My faith is evolving from a religion of revealed truth to a religion of language and symbol. The faith of my childhood and young adulthood – taking for granted that a personal God is real, that scripture is God breathed, and that there is an after life – is now effectively dead. I question all of that, now. I don’t know what happens after I die, but I think “nothing happens” is the most likely answer. My understanding of God has expanding into something so abstract and impersonal that I can hardly call it God at all, and the personal God of my old faith is long gone.
All of this is hard for me. When I first encountered these irreversible deaths they did, indeed, feel like deaths. I felt like I was watching the death of my beloved grandmother all over again. I didn’t know how I was to live, think, or breathe without a personal God guiding my step.
And yet, I now find myself in church more than I ever have before. I find myself reading Scripture, praying, and even still speaking in tongues. I still feel the presence of God, though I know that it might all be in my head.
Somehow, even without faith and without belief in the supernatural, my religion lives on.

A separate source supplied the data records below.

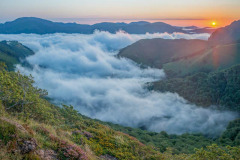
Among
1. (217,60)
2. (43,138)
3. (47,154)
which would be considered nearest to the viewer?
(47,154)

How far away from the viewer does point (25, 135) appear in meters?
10.1

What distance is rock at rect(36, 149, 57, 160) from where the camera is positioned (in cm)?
941

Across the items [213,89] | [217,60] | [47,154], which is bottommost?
[213,89]

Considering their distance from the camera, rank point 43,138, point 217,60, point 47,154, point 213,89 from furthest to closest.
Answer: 1. point 217,60
2. point 213,89
3. point 43,138
4. point 47,154

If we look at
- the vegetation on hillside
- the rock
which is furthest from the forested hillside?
the vegetation on hillside

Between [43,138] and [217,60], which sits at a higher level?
[43,138]

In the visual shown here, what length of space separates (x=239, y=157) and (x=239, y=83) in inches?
5129

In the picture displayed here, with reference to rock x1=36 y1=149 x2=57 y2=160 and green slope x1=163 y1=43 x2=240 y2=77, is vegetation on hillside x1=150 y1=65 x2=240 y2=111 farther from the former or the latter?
rock x1=36 y1=149 x2=57 y2=160

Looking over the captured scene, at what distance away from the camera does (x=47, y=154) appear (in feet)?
33.1

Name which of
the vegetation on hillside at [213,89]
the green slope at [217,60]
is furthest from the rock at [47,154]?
the green slope at [217,60]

It is because of this that I still call myself a Christian. These practices are imbedded so deep that even without God they live on. Perhaps this is what I’ve needed and wanted the whole time, any way: a guiding myth and symbol, a tradition and cultural identity, but one that allows me the skepticism and scientific worldview that I so value. Perhaps I need religion, but not a personal God.
The fundamental shift in my religion is this: I no longer see my religion as a set of theorems and rules about the world around me, but more as a language. It is the filter through which I understand the world. It is my mother tongue. It’s the symbolism I dream in, move through, and gives shape to my thoughts. It binds me to a cultural identity that gives me great comfort.
Accepting Christianity as a language and not as fact or truth acknowledges that there are many languages. Christianity may not be the healthiest, most beautiful, or best language, but it is my language, and I will never be rid of it.